I think we have had this talk before about Dark Side Of The Moon, my opinion will not waver.  I'll never look at The Great Gig In The Sky as anything but fast forward to the next song but some people love it.  In this day and age I can tolerate it better than Daniel Powter's Bad Day or Mr Mr. Broken Wings or A ha's Take On Me or Sweet Child O Mine or anything FGL puts out.  Another opinion on why Dark Side Of The Moon continues to sell, 45 years after the fact and still used copies aren't that easy to find.  I have never owned that on any format but perhaps a day will come when I will succumb to that and buy it for a dollar at St Vincent De Paul

Music from  my youth:  John Cale-Guts (Antilles 1976)

Originally on Island, it was a small summery of John's tenure with that label, but not a greatest hits since Cale never had any.  But a good mix tape so to speak.  Again Robert Christgau had issues with two songs, Mary Lou and Helen Of Troy but for myself I liked them a lot and still do.  As well as the title track which might be most insane thing Cale ever wrote.  Cale has been an acquired taste even on the good days. I do have the 2 CD Complete Island albums that Polygram Island issued years ago but don't play it as much (if at all) than Guts.  Life after Island, Cale became more of a cult artist that fell in terms of overrated, the only album that worked for me was the 1985 John Cale Comes Alive, which also welcomed him back to Island (via the ZE sub-label), and his take on Hallelujah, and his version remains the best, even more than Jeff Buckley's version and his 1990 album with Brian Eno, Wrong Way Up, after that, meh.  Phil Collins plays drums on Fear Is A Man's Best Friend along with the likes of Chris Spedding, and the rhythm section that backed up Linda and Richard Thompson  at that time.  Not a bad track on this album, the deadpan Pablo Picasso is more smart ass than Jonathon Richman's version, and Heartbreak Hotel, is the book of Revelation coming true before your eyes and ears.  Instead of Guts, Island should have named this  Dirty Ass Rock And Roll.  Which nails the spirit of this album.
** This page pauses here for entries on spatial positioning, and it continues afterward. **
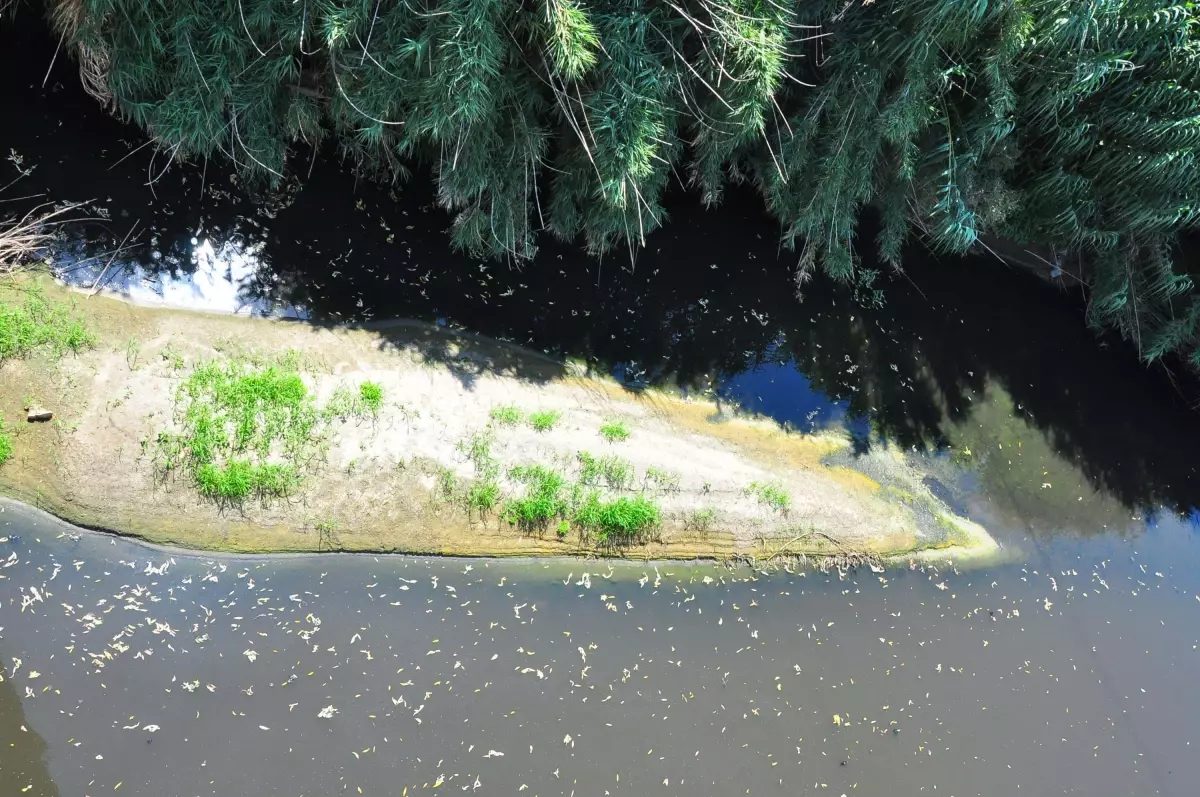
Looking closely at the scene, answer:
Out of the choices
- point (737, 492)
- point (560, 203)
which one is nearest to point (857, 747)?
point (737, 492)

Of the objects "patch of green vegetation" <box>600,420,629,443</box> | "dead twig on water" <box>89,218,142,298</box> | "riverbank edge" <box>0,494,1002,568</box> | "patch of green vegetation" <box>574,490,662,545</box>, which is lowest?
"riverbank edge" <box>0,494,1002,568</box>

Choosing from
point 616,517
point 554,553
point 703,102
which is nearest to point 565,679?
point 554,553

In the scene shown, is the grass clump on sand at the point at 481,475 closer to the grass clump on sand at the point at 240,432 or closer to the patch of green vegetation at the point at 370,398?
the patch of green vegetation at the point at 370,398

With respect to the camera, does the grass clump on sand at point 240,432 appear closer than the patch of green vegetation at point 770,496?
Yes

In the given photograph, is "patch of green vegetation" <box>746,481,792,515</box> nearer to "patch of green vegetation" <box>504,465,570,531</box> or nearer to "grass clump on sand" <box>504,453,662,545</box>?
"grass clump on sand" <box>504,453,662,545</box>

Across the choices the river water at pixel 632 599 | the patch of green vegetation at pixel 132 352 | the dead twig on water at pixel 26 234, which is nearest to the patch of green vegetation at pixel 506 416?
the river water at pixel 632 599

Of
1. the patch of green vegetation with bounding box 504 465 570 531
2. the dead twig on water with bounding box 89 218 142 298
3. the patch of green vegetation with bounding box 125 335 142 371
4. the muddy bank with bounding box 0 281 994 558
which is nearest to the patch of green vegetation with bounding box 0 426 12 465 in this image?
the muddy bank with bounding box 0 281 994 558

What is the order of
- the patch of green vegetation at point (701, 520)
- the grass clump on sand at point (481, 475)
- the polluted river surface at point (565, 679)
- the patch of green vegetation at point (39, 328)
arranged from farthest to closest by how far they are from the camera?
the patch of green vegetation at point (701, 520) < the grass clump on sand at point (481, 475) < the patch of green vegetation at point (39, 328) < the polluted river surface at point (565, 679)
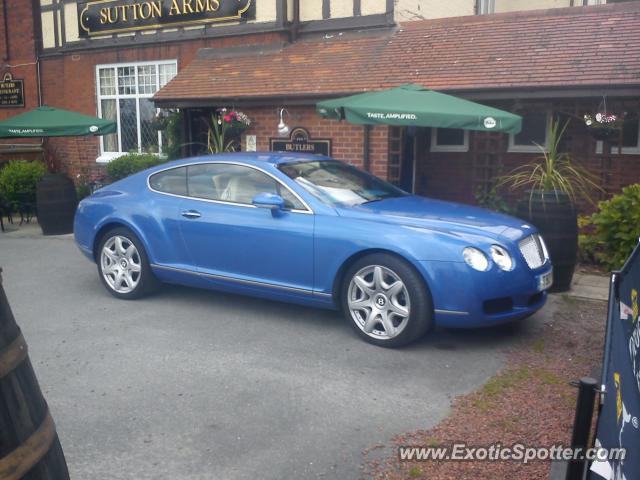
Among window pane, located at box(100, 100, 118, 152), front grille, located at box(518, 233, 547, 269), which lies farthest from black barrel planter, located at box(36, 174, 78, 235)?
front grille, located at box(518, 233, 547, 269)

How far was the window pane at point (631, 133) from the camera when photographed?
31.2 ft

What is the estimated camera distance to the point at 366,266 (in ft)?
18.2

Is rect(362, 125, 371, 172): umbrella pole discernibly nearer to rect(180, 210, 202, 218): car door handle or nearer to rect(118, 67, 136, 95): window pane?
rect(180, 210, 202, 218): car door handle

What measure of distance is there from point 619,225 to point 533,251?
90.8 inches

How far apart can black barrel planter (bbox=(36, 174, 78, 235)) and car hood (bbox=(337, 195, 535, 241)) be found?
7005mm

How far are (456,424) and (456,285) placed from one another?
1333 millimetres

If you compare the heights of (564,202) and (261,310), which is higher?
(564,202)

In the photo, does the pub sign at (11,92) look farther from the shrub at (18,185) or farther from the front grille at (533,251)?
the front grille at (533,251)

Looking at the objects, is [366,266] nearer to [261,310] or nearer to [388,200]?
[388,200]

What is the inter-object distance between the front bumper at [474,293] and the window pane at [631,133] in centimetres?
514

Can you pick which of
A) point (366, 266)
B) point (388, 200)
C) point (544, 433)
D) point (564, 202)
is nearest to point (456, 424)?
point (544, 433)

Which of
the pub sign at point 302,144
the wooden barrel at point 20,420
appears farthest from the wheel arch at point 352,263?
the pub sign at point 302,144

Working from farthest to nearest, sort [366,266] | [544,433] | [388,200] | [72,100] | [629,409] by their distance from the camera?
[72,100]
[388,200]
[366,266]
[544,433]
[629,409]

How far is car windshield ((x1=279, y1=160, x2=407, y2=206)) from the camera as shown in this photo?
615 cm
Mud Bowl Memories:  Cleveland 24  New York 7 (12/9/56)  Yankee Stadium

A tale of one dynasty ending and another beginning, Cleveland dominated the early and mid 50s in making to the title game, but in 1956, the New York Giants with Frank Gifford, Charlie Connerly and Kyle Rote would win the division title and a blow out of the Chicago Bears and the infamous sneaker game but on this rain and snow mudfest, the Browns upset the Giants on two Tommy O'Conner touchdowns and throwing a TD pass to Fred Morrison who wore number 32 at that time.  The next year, Jim Brown would be the next and last Brown to wear number 32 but that's a different story for another time.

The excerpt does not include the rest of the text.